Noel Gallagher scatenato: 3 inediti live, sfottò a Alex Turner, consigli a Liam
Sta dando da scrivere, negli ultimi giorni, l'ex mente degli Oasis, prossima alla pubblicazione del suo secondo album da solista "Chasing yesterday", destinato a raggiungere i negozi il prossimo 2 marzo. Il maggiore dei fratelli Gallagher ha saputo tornare ancora una volta alla ribalta delle cronache non solo per meriti musicali - nello specifico, per una succosa anticipazione dal vivo di quella che sarà la sua nuova fatica in sala di ripresa - ma anche per le sue inconfondibili e roboanti boutade. Iniziamo, però, dalla sostanza...
Durante un'esibizione dal vivo, tenutasi nella serata di ieri, lunedì 2 febbraio, al Dome di Tufnell Park, a Londra, Noel non solo ha riproposto - accompagnato dal suo gruppo - una consistente selezione dal repertorio degli Oasis (tra le altre, "Digsy's dinner", raramente eseguita dal vivo, e "(It’s good) to be free", anche se non sono mancate le classiche "Don't look back in anger" e "Fade away"), ma anche cinque anticipazioni da "Chasing yesterday", ovvero "Riverman", "Lock all the doors", "The dying of the light", brani ancora pubblicati ufficialmente, insieme a due estratti già pubblicati "In the heat of the moment" e "Ballad of the mighty I".

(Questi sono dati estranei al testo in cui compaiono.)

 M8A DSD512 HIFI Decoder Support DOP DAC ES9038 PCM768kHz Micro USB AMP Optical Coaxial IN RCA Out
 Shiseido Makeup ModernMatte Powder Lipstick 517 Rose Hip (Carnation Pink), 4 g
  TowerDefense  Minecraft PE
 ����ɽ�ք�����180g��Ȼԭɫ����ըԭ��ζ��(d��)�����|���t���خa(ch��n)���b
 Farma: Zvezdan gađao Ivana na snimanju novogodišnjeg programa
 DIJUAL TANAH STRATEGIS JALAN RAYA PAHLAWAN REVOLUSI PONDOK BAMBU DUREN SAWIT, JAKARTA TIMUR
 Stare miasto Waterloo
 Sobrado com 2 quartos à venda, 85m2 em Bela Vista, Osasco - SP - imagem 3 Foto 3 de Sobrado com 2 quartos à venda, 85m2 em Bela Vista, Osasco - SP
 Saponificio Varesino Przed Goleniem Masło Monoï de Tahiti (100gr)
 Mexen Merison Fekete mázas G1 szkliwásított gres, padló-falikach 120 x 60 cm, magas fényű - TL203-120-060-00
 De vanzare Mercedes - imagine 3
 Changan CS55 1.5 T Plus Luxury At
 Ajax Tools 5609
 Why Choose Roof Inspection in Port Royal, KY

Accando alla musica suonata, il cantante, chitarrista e autore mancuniano non si è lasciato sfuggire l'occasione di lanciarsi in una delle sue immancabili esternazioni: bersaglio della tirata, questa volta, è stato Alex Tuner, il giovane collega di Sheffield a capo degli Arctic Monkeys. "Piuttosto che sentirlo parlare preferirei bere petrolio direttamente dalla bocchetta di una pompa", ha dichiarato "The chief" all'Evening Standard, che l'ha interrogato sulla mancanza di grandi personaggi sul panorama discografico britannico: "L'atteggiamento alternativo si è ficcato ormai in un vicolo cieco. Oggi come oggi, la tendenza è quella di cercare di fare delle repliche in grande di cose già fatte. Sarà una coincidendenza che la musica sia diventata noiosa proprio quando le etichette indipendenti sono state comprate della major?".

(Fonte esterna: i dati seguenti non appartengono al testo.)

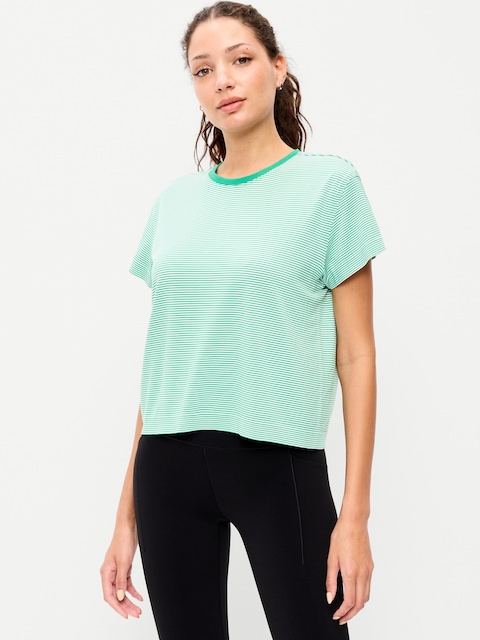 Seamless T-Shirt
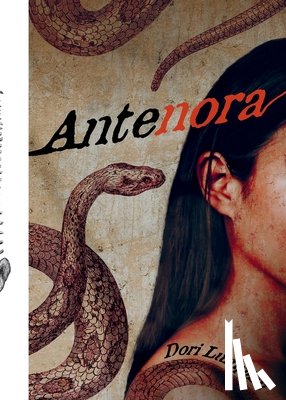 Lumpkin, Dori - Antenora
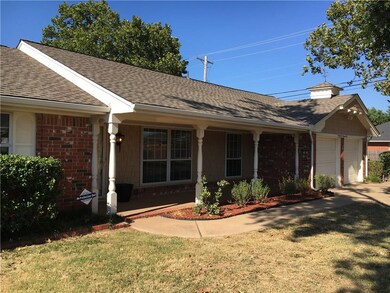 2501 NW 118th St, Oklahoma City, OK 73120 - photo 2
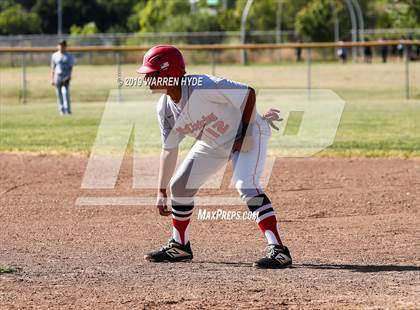 Thumbnail 3 in McClatchy @ Monterey Trail photogallery.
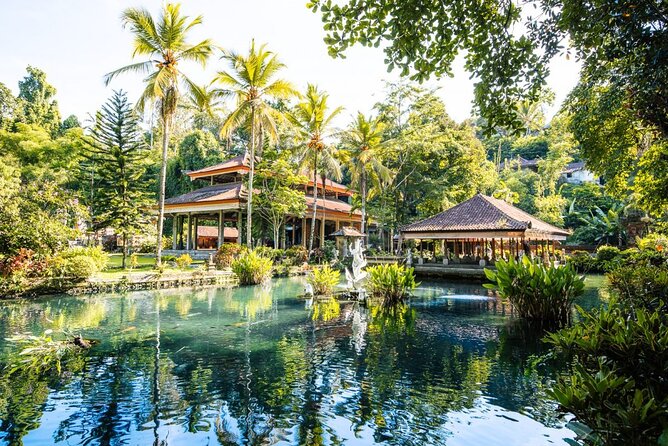 Bali Best Of Ubud Tour Private and All Inclusive - Key highlights worth planning around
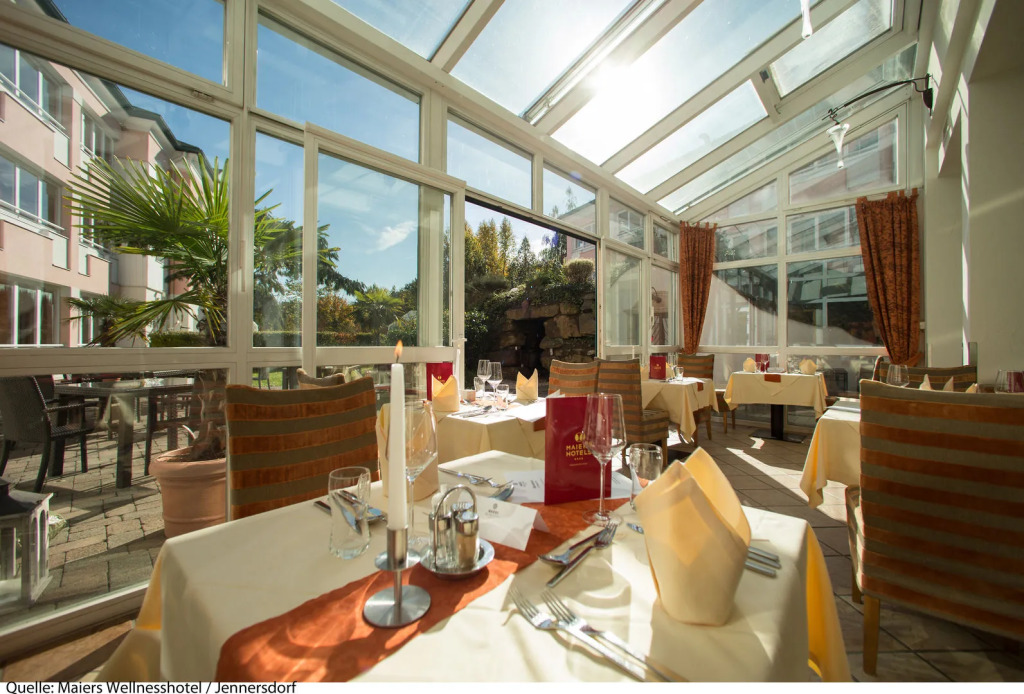 Hotel Albizia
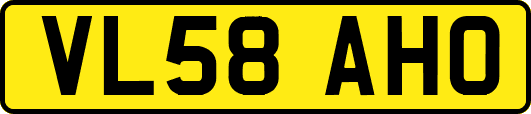 VL58AHO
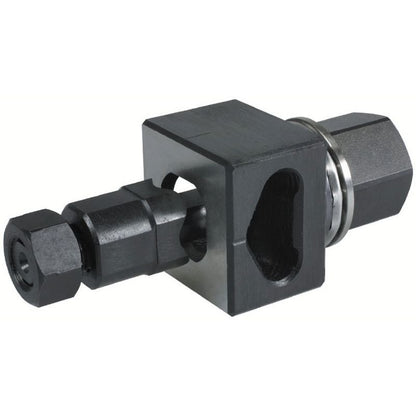 1966780000 - RoHS Compliant Rectangular Sheet with 27 x 25.9mm Holes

Da buon fratello maggiore, Noel non ha lesinato un consiglio al fratello Liam, nonostante il rapporto tra i due sia stato quasi definitivamente incrinato dalla rottura che portò allo scioglimento degli Oasis: "Ci siamo parlati a una partita del City [la squadra di calcio della quale entrambi sono tifosi]", ha spiegato Gallagher a Q, "Non starà fuori dal giro [discografico] per troppo tempo. Farebbe bene a sbrigarsi a fare il solista, perché in giro, di tipi come lui, non ne sono rimasti molti".